The Original Blog O' Jean

Also known, at various life stages, as Random Thought Process, RitalinJunkie, and JeanJeanie.Net.

Sunday, December 01, 2002

A ficlet. Possibly a prelude to something bigger. An idea's a-brewin', but I haven't decided whether I want to write the whole thing. So this may be all there is. Enjoy. Or mock at your leisure, but hopefully you'll enjoy that too.

He felt cold. Strange, that. He was cold by default, so he never really noticed it. To be warm, that was the anomaly. The thing to be noticed. Savored. But now he was so cold. At least he'd finally stopped shivering. Maybe. Couldn't really tell any more, truth be told. No ... he'd stopped. Shivering took more energy than he had to give.

The cold was just an extension of the darkness. The others had taken all the light with them when they'd left, left him there, hanging by his straps. He had no blood left to rush to his head, but he still felt woozy. Weak. Lifeless. This was what dying felt like, some part of him remembered. This was what those girls had felt, before he'd buried them. At least they'd gotten to finish. No such mercy for him. For him this feeling would go on forever.

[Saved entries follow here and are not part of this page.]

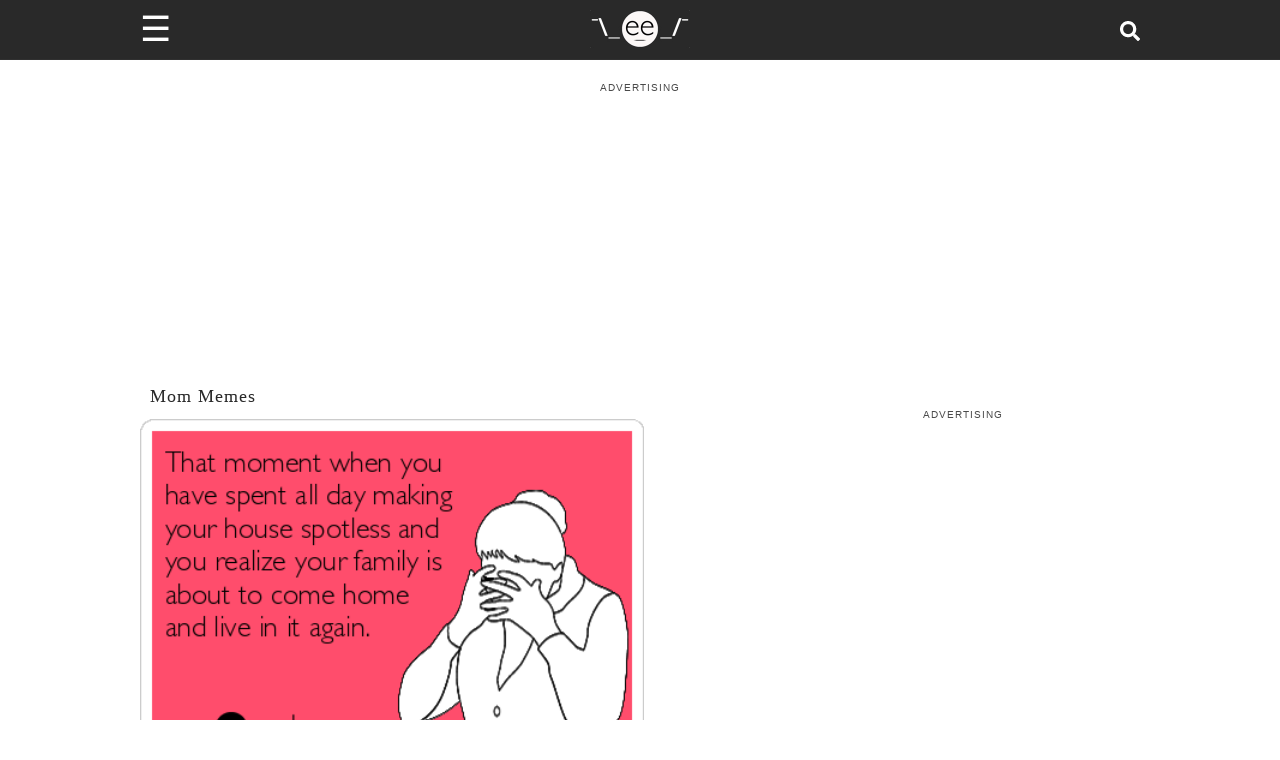

--- FILE ---
content_type: text/plain; charset=UTF-8
request_url: https://at.teads.tv/fpc?analytics_tag_id=PUB_9395&tfpvi=&gdpr_status=22&gdpr_reason=220&gdpr_consent=&ccpa_consent=&shared_ids=&sv=d656f4a&
body_size: -86
content:
MTJlNzE3M2QtODIyOS00OWZmLTlhMGYtZmMwZjZiMDNjOGQ2IzctNg==

--- FILE ---
content_type: application/javascript; charset=utf-8
request_url: https://fundingchoicesmessages.google.com/f/AGSKWxXjUYgF2BC-N-XMFwaoabtXogkA0GguoTWAj39BWhXLvg39t_DoXf6Zm_SyQ5Bb42boF09GdJZ8GSsdK75F1FDIs7AXRjwjjRBNsUu9dPcDrMxNGUPN5eWJ3ELC_gjPqBw09hAron-1zdG_mIy3e1syLyHICFIbVdUqTRZY4oGMAgmYuohutWKCVgC5/_/ad/popup./google_caf.js?_fach_ad.-480x120./ads/imbox-
body_size: -1291
content:
window['eb88723f-4fa3-414b-9a25-dded5ab89f26'] = true;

She kept telling him that. Coming to him, long after they'd left. The room was too dark for even his enhanced vision to make out anything but black, but she brought her own light. She glowed from within as she told him, softly, that nobody would come for him. That even if they did, the room was hidden, they wouldn't find him. But they weren't coming, she said. They believed he'd gone willingly. That he'd turned against them. And if they did find him, they would kill him.

That was what she said. But he knew. He knew she wasn't the real one. He was on to this one's tricks. Wouldn't be fooled again. Her voice, nearby, calling his name ... he didn't know if that was real. He wanted it to be. But even if it was, he had no voice to answer. Probably all in his head, anyway.

In the basement -- the other basement. That had been real. It -- she'd -- oh, God. She could see him now. She could see ... and she ...

He felt himself shaking again. Not shivering, though. The moisture running down his nose wasn't blood. Sod it all, he was crying. He'd done his best not to holler when he was being sliced and diced, or when that thing had come crawling up out of the ground, unleashed by his own blood. He'd kept mum whenever the other one taunted him, tried to get a rise out of him. But now ...

She believed in him. And all he could do was hang here and weep like a bloody useless git, praying she believed enough to come and save him.